There are three key components for an organization to be exempt from federal income tax under section 501(c) (3) of the Internal Revenue Code. A not-for-profit (i.e., nonprofit) organization must be organized and operated exclusively for one or more exempt purposes.
ORGANIZED – A 501(c) (3) organization must be organized as a corporation, trust, or unincorporated association. An organization’s organizing documents (articles of incorporation, trust documents, articles of association) must: limit its purposes to those described in section 501(c)(3) of the IRC; not expressly permit activities that do not further its exempt purpose(s), i.e., unrelated activities; and permanently dedicate its assets to exempt purposes.
OPERATED – Because a substantial portion of an organization’s activities must further its exempt purpose(s), certain other activities are prohibited or restricted. A 501(c) (3) organization:
- Must absolutely refrain from participating in the political campaigns of candidates for local, state, or federal office.
- Must restrict its lobbying activities to an insubstantial part of its total activities n must ensure that its earnings do not inure to the benefit of any private shareholder or individual.

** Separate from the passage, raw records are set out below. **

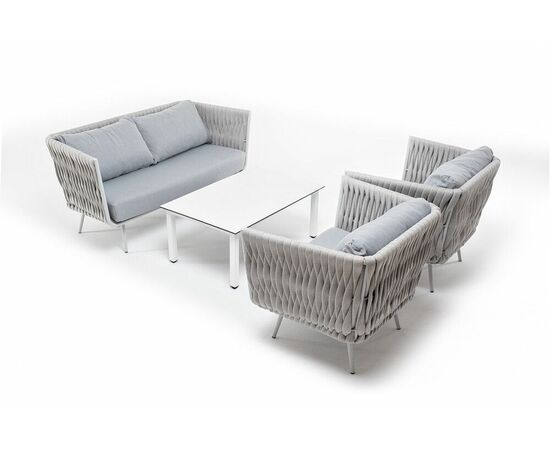 "Монако" лаунж-зона 4-местная из роупа со столом "Канны" молочный, каркас светло-серый, роуп светло-серый, изображение 4 | Интернет магазин мебели и декора LifeDekor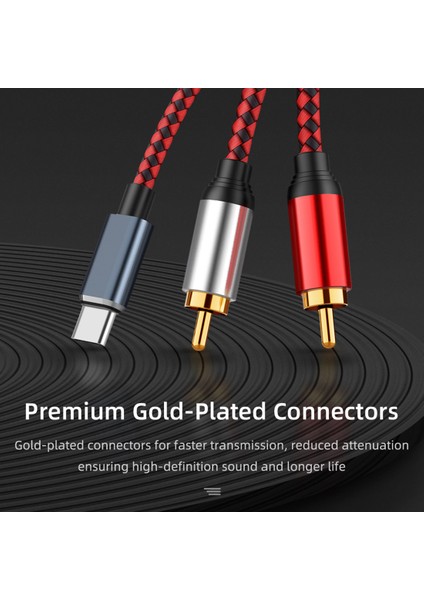 USB C - 2 Rca Ses Kablosu Tip C Erkek - 2 Rca Erkek Ses Kablosu Xiaomi Huawei Tablet Hoparlör Amplifikatör Tv Için 0 5 M (Yurt Dışından)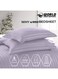 4-Piece Luxury Super King Lilac Striped Bedding Set &ndash; Premium Microfiber Flat &amp; Fitted Sheets with 2 Pillowcases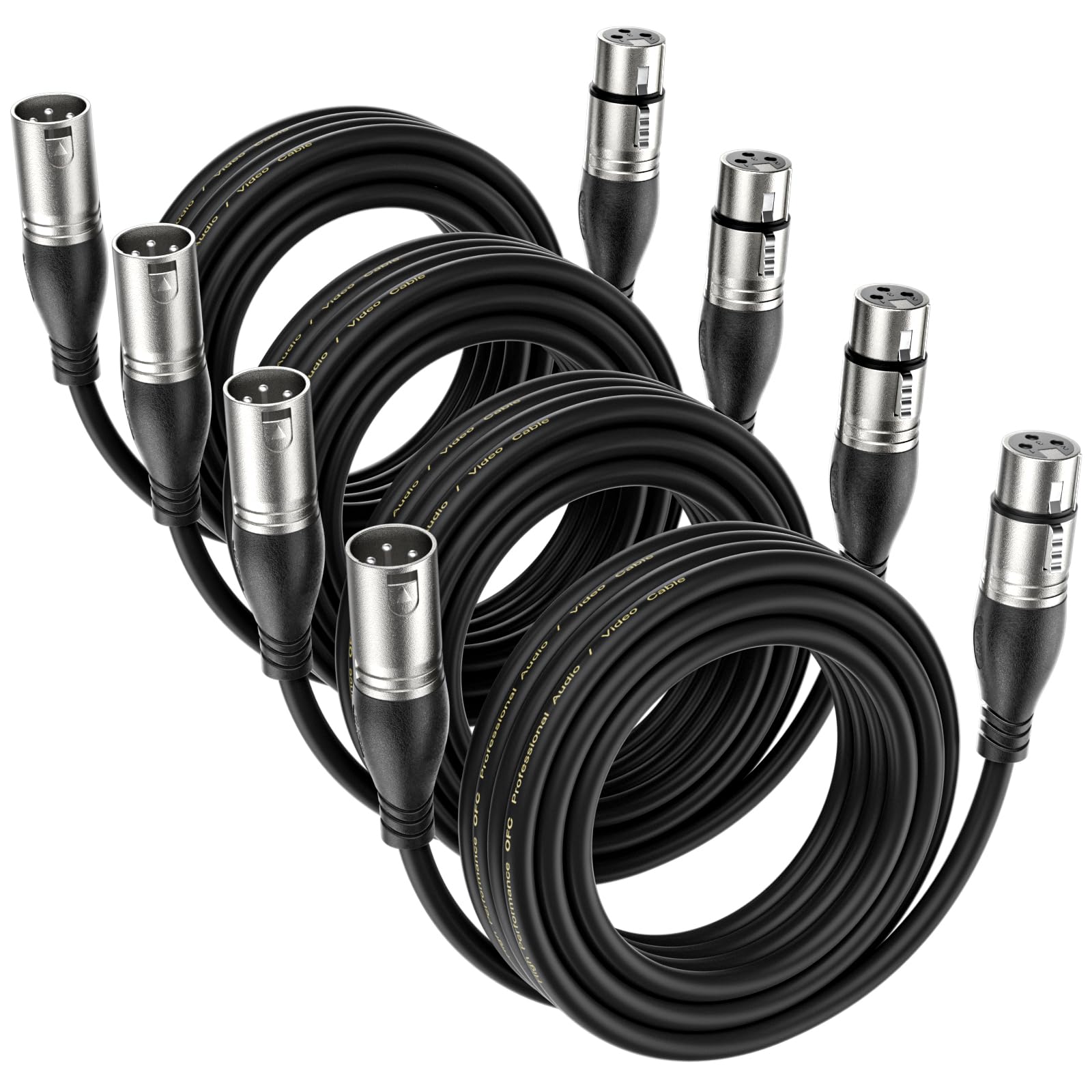 EBXYA XLR Cable 5M 4 Packs - Premium Balanced Microphone Cable with 3-Pin XLR Male to Female Mic Speaker Cable, Black — image 1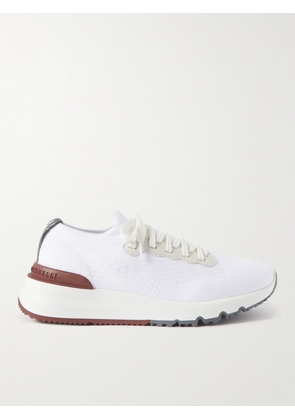 Brunello Cucinelli - Leather-Trimmed Stretch-Knit Sneakers - Men - White - EU 40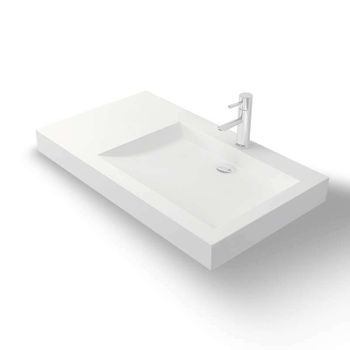 Lavabo De Baño Suspendido Blanco De 80 Cm, En Solidsurface - Passoa D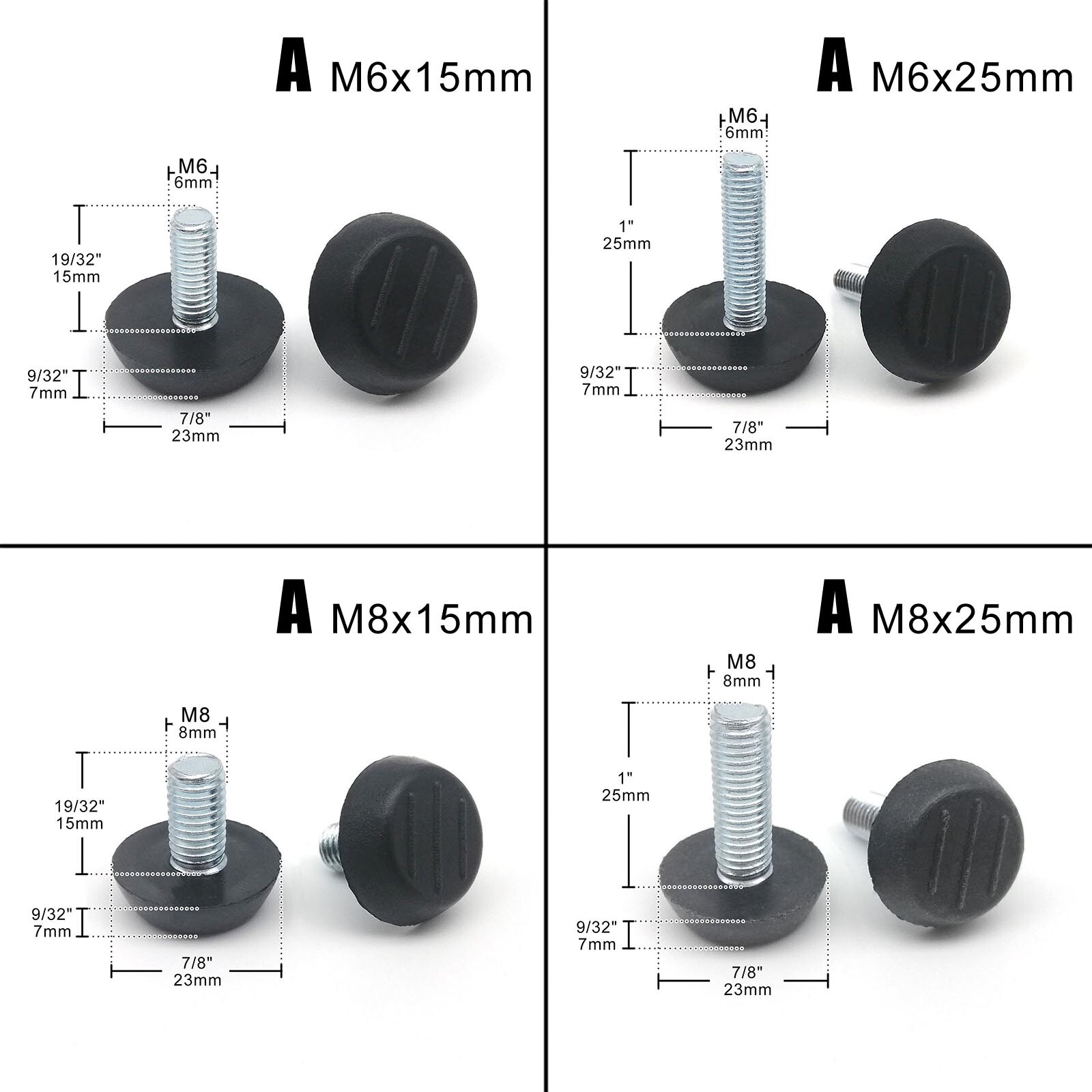 4/12pc Furniture Table Chair Sofa Leg Feet Adjustable Slide Base Glide Pad Screw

- Must not operate for the benefit of private interests such as those of its founder, the founder’s family, its shareholders or persons controlled by such interests.
- Must not operate for the primary purpose of conducting a trade or business that is not related to its exempt purpose, such as a school’s operation of a factory.
- May not have purposes or activities that are illegal or violate fundamental public policy.
EXEMPT PURPOSE – To be tax exempt, an organization must have one or more exempt purposes, stated in its organizing document: charitable, educational, religious, scientific, literary, fostering national or international sports competition, preventing cruelty to children or animals, and testing for public safety.